PMC · DOI: 10.7759/cureus.101618 · 2026-01-15

## TL;DR

This paper discusses ethical challenges in using AI for cognitive monitoring in older adults and suggests governance frameworks to ensure responsible innovation.

## Contribution

The paper introduces a structured perspective on ethical governance for AI-enabled cognitive monitoring in aging populations.

## Key findings

- AI tools in geriatric care raise ethical issues like model opacity and clinical responsibility.
- Dynamic consent and equitable algorithm performance are critical for ethical AI deployment.
- Governance frameworks should prioritize accountability and patient autonomy in AI applications.

## Abstract

AI-enabled cognitive monitoring is increasingly being integrated into geriatric care, enabling continuous assessment of behavioral and cognitive patterns that can detect early cognitive changes.
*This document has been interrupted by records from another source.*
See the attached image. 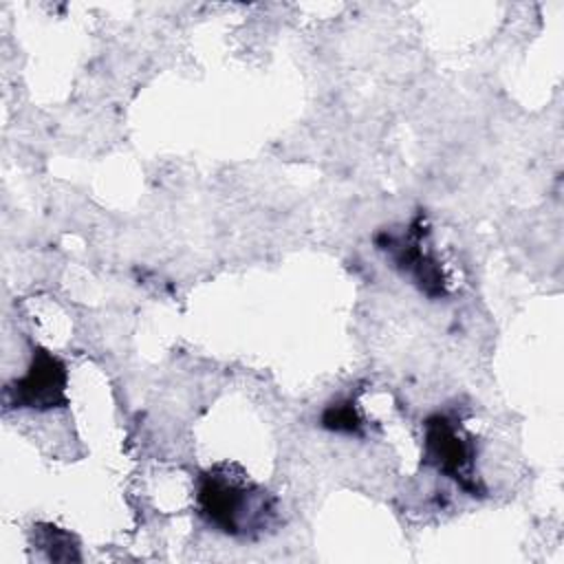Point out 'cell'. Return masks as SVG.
I'll use <instances>...</instances> for the list:
<instances>
[{
	"label": "cell",
	"instance_id": "1",
	"mask_svg": "<svg viewBox=\"0 0 564 564\" xmlns=\"http://www.w3.org/2000/svg\"><path fill=\"white\" fill-rule=\"evenodd\" d=\"M196 505L209 527L231 538H258L275 518L273 496L229 463L198 476Z\"/></svg>",
	"mask_w": 564,
	"mask_h": 564
},
{
	"label": "cell",
	"instance_id": "2",
	"mask_svg": "<svg viewBox=\"0 0 564 564\" xmlns=\"http://www.w3.org/2000/svg\"><path fill=\"white\" fill-rule=\"evenodd\" d=\"M423 460L471 496L478 494L474 476L476 443L452 416L432 414L423 423Z\"/></svg>",
	"mask_w": 564,
	"mask_h": 564
},
{
	"label": "cell",
	"instance_id": "3",
	"mask_svg": "<svg viewBox=\"0 0 564 564\" xmlns=\"http://www.w3.org/2000/svg\"><path fill=\"white\" fill-rule=\"evenodd\" d=\"M66 383L68 372L59 357L37 348L33 350L31 364L22 377H18L4 390L7 408L26 410H51L66 405Z\"/></svg>",
	"mask_w": 564,
	"mask_h": 564
},
{
	"label": "cell",
	"instance_id": "4",
	"mask_svg": "<svg viewBox=\"0 0 564 564\" xmlns=\"http://www.w3.org/2000/svg\"><path fill=\"white\" fill-rule=\"evenodd\" d=\"M425 227L421 220H414L403 234H390L379 249H383L394 267L408 275L425 295L441 297L445 295V278L443 269L436 262L432 249L425 242Z\"/></svg>",
	"mask_w": 564,
	"mask_h": 564
},
{
	"label": "cell",
	"instance_id": "5",
	"mask_svg": "<svg viewBox=\"0 0 564 564\" xmlns=\"http://www.w3.org/2000/svg\"><path fill=\"white\" fill-rule=\"evenodd\" d=\"M324 427L333 430V432H344V434H359L361 432V416L357 414V408L352 401H337L330 403L324 410L322 416Z\"/></svg>",
	"mask_w": 564,
	"mask_h": 564
}]
</instances>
This editorial examines key ethical and governance challenges associated with these tools, including the epistemic opacity of machine-learning models, distributed clinical responsibility, dynamic consent for passive data collection, and the equitable performance of algorithms across diverse populations. It argues that addressing these challenges requires governance frameworks that clarify accountability, ensure interpretability, and protect patient autonomy while supporting clinical decision-making. By discussing these considerations, this piece provides a structured perspective on responsible innovation in AI-supported cognitive monitoring, advancing discourse on ethical integration of emerging digital tools in aging populations.